KDnuggets : News : 2008 : n04 : item25 < PREVIOUS | NEXT >

Publications


Subject: TR10: Reality Mining

Sandy Pentland is using data gathered by cell phones to learn about human behavior.

By Kate Greene, technologyreview.com

Every time you use your cell phone, you leave behind a few bits of information. The phone pings the nearest cell-phone towers, revealing its location. Your service provider records the duration of your call and the number dialed.

Some people are nervous about trailing digital bread crumbs behind them. Sandy Pentland, however, revels in it. In fact, the MIT professor of media arts and sciences would like to see phones collect even more information about their users, recording everything from their physical activity to their conversational cadences. With the aid of some algorithms, he posits, that information could help us identify things to do or new people to meet. It could also make devices easier to use--for instance, by automatically determining security settings. More significant, cell-phone data could shed light on workplace dynamics and on the well-being of communities. It could even help project the course of disease outbreaks and provide clues about individuals' health. Pentland, who has been sifting data gleaned from mobile devices for a decade, calls the practice "reality mining."

Reality mining, he says, "is all about paying attention to patterns in life and using that information to help [with] things like setting privacy patterns, sharing things with people, notifying people--basically, to help you live your life."

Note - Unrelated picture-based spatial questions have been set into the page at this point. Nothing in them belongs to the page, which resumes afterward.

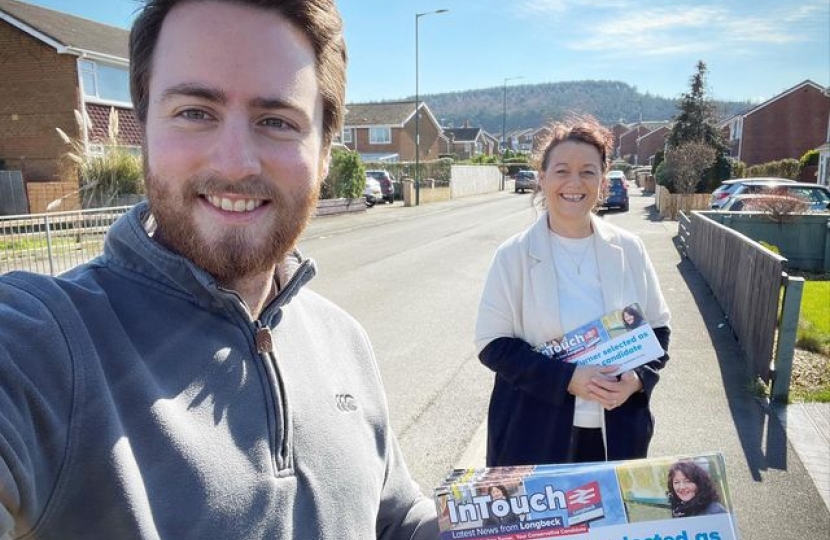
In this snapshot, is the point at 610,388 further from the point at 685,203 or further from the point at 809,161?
the point at 809,161

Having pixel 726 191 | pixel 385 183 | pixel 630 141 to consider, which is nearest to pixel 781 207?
pixel 726 191

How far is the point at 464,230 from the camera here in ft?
62.0

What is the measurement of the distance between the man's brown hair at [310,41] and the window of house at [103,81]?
972 inches

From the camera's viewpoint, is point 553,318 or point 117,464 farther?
point 553,318

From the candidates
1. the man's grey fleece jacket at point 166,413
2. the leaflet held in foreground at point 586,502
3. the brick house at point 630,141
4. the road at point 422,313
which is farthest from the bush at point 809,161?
the brick house at point 630,141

Researchers have been mining data from the physical world for years, says Alex Kass, a researcher who leads reality-mining projects at Accenture, a consulting and technology services firm. Sensors in manufacturing plants tell operators when equipment is faulty, and cameras on highways monitor traffic flow. But now, he says, "reality mining is getting personal."

...

To create an accurate model of a person's social network, for example, Pentland's team combines a phone's call logs with information about its proximity to other people's devices, which is continuously collected by Bluetooth sensors. With the help of factor analysis, a statistical technique commonly used in the social sciences to explain correlations among multiple variables, the team identifies patterns in the data and translates them into maps of social relationships. Such maps could be used, for instance, to accurately categorize the people in your address book as friends, family members, acquaintances, or coworkers.